Abstract

Abstract Funding Acknowledgements Type of funding sources: None. Background Atrial fibrillation (AF) and atherosclerosis often coexist due to a shared risk profile. Prior to an AF ablation, computed tomography (CT) scans are routinely performed to assess pulmonary vein anatomy. Often coronary plaques are described as incidental findings. According to current guidelines, patients with coronary plaques on CT are classified as being at very high risk of developing cardiovascular atherosclerotic events, potentially resulting in a redefinition of treatment targets for comorbidities.
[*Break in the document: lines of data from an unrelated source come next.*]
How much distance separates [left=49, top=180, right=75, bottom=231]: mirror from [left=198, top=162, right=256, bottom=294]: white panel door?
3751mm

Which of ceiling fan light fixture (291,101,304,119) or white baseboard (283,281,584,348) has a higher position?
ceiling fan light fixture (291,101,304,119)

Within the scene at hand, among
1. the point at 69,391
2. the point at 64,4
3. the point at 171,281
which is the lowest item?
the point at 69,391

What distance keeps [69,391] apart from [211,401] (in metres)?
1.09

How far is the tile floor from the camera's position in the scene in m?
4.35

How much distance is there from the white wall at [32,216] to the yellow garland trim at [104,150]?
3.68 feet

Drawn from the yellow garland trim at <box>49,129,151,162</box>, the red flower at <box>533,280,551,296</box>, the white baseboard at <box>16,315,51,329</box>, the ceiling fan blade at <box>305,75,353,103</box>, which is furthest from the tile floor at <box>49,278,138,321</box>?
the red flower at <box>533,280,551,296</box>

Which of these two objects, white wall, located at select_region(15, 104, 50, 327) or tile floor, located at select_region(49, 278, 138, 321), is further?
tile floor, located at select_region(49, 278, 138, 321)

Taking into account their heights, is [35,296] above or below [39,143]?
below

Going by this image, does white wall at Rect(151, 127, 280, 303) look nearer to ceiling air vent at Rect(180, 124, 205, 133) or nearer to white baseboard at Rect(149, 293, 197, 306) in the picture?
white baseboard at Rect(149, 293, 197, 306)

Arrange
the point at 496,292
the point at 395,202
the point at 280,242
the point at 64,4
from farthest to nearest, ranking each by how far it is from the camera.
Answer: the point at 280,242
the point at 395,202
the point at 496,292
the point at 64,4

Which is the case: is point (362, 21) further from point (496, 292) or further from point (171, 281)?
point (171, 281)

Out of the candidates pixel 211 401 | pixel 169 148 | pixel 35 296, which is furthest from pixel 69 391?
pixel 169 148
Purpose This study estimated individual 10-year risks of developing atherosclerotic cardiovascular disease (CVD) events according to the 2021 ESC guideline on CVD prevention before and after the integration of CT-derived coronary plaque information in the risk assessment of AF patients scheduled for catheter ablation. Methods Consecutive AF patients scheduled for catheter ablation were included in the ISOLATION registry (NCT04342312). Patients were excluded from this subanalysis if no preprocedural CT was performed. Each patient was classified as being at low-to-moderate, high, or very high risk of developing CVD in the coming 10 years according to the 2021 ESC guideline on CVD prevention (Figure 1). This classification was based on previous CVD, chronic kidney disease, diabetes mellitus, or the Systematic Coronary Risk Estimation 2 (SCORE2) or SCORE2-Older Persons (SCORE2-OP) risk estimation. The impact of pre-AF ablation CTs on CVD risk was assessed by comparing risk classifications excluding and including information on coronary plaques on CT. Results A total of 1022 patients (age 64 ±9, 664 [65%] male, 686 [67%] paroxysmal AF) was included. Overall CVD risk was high, with 86% of patients at a high (n=190, 19%) or very high (n=693, 68%) 10-year risk of developing CVD events. Coronary plaques were observed in 59% (n=606) of pre-AF ablation CTs. Integration of the CT-derived information on coronary plaques resulted in reclassification of 364 patients (36%) towards the very high risk category (Figure 2). Previous CVD events were observed in 161 very high risk patients (16%). Conclusion In AF patients scheduled for catheter ablation, integration of the information on coronary plaques derived from the pre-AF ablation CT resulted in reclassification of one in three patients towards the very high risk category, which impacted treatment targets for lipid levels and blood pressure.